A related concern is that efforts to restrict political influence could be abused (Good helpful people could be punished unjustifiably). Or the rules for restricting influence could have loopholes written in because of incorrect influence (Bad people getting influence on how the 'approved final law' is written). Or the attempts to limit influence fail because an elected official could do favours for undeserving people if they believe they may benefit after they are done in elected-office (like the way that junior executives from trading firms get 'loaned to do some public-service work at the SEC' and 'may' act in ways that benefit the trading firms).
So the problem is the socioeconomic-political systems that encourage people to develop desires for self-enrichment in ways that are contrary to achieving the Sustainable Development Goals.
Nick Palmer @12,
I agree that tweaking (correcting) the developed free market is required (like Herman Daly's suggestions, or Paul Hawken's in "The Ecology of Commerce", or the many others who have written about how incorrect the developed free market is - including Naomi Klein). But they will not be small tweaks. And more than a 'corrected free-market' will be required to sustainably solve the problems that need to be solved.
What is required is achieving and improving on the Sustainable Development Goals (all of them - particularly the Climate Action Goal because more aggressively achieving it makes it easier to achieve many other SDGs).
A corrected free market that did not reward unsustainable harmful activity (preferably did not even allow that type of activity to compete for popularity and profitability) would be a significant part of the solution.
But free market corrections alone are unlikely to achieve the required Climate Action corrections. The problem is that other unsustainable and harmful actions could develop to replace the targeted unsustainable and harmful activities. And reduced energy consumption is an important part of the solution. And encouraging people to stop using artificial energy in their recreational activity is unlikely to happen 'as a result of a corrected free market'.
A major issue is that the understanding of unacceptability of an activity often only occurs after it has developed to a degree that makes its harm undeniable. The activity is then more difficult to correct because of developed wealth, popularity and profitability. A damaging result would be 'for-profit' free-market global scale geoengineering actions. Global scale geoengineering should not be thought of as a Solution since learning about the unacceptability 'after-the-fact' could be more globally tragic than the resistance to accepting that burning fossil fuels was unacceptable (the unacceptability was first flagged in the 1800s). And a for-profit motivation related to geoengineering would make it worse than if it was being done Publicly for Good Intentions.

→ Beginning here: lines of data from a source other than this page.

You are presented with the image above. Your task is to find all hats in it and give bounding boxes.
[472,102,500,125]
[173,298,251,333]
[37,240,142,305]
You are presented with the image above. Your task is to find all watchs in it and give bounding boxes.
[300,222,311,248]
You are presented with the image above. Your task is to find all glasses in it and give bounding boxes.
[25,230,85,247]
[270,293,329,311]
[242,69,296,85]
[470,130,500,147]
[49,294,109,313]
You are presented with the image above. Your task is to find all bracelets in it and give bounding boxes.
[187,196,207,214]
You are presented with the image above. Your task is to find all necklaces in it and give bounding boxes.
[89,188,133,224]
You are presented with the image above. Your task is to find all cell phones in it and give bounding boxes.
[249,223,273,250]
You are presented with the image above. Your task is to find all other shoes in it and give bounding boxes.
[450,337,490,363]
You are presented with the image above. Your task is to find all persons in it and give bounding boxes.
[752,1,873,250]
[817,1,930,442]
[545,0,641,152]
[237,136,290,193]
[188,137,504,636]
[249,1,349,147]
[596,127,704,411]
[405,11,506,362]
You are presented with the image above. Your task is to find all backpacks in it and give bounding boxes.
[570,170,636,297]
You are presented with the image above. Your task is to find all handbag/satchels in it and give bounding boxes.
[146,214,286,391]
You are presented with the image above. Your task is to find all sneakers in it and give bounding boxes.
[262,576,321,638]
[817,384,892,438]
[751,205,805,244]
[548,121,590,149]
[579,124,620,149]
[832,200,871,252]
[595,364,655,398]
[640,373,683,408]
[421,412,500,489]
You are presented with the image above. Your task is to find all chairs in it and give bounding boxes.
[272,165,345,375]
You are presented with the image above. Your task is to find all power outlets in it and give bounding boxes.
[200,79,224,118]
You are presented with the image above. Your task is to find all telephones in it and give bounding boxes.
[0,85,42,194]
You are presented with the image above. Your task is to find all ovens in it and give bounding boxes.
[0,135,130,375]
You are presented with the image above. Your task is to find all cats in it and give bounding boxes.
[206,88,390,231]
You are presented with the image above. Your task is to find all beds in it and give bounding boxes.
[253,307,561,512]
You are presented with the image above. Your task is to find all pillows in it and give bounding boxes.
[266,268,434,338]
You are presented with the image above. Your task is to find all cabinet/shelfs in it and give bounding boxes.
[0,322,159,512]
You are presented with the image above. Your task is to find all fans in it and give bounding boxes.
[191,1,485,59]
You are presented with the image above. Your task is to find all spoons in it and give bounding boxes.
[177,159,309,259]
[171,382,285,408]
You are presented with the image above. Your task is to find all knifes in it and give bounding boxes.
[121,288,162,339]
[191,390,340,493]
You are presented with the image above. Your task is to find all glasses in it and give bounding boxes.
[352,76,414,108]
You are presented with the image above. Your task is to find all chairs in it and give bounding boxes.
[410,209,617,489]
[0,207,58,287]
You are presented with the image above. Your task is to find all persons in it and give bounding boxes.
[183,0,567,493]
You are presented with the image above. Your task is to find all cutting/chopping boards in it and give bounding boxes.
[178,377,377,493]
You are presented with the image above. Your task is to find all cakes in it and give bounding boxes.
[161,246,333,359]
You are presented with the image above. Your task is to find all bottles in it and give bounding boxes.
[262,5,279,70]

Many other actions/corrections would help alter the way that people are encouraged to develop in the socioeconomic-political systems (to reduce the number of people who are encouraged to develop narrow self-interested world-views). One of those corrections would be effective penalties for incorrect, or harmfully incomplete, marketing statements (claims that impede the achievement of the SDGs), particularly in politics, but also in Religions.
Correcting those who have developed a preference for being harmfully incorrect is the real challenge. Correcting the socioeconomic-political systems to reduce how many people develop the desires to benefit from be harmfully incorrect is also required. Tweaking the free market will help. But it will not develop all of those required corrections.
OPOF
I don't think the problem is as intractable as everyone thinks. 'Tweaking' the bottom line of a company, which uses materials wastefully, discharges pollution to the environment and sources non-clean/renewable energy sources, so that its costs are higher than a responsible manufacturer, is not that hard and the products of the 'dirty' manufacturer would end up either being more expensive to buy or the manufacturer and their shareholders would make less profit. The use of peoples' tendency to want a 'bargain' would send a tsunami of change through the free market.
And, of course, shareholders would put immense pressure on the management to clean up their act so they could get better returns.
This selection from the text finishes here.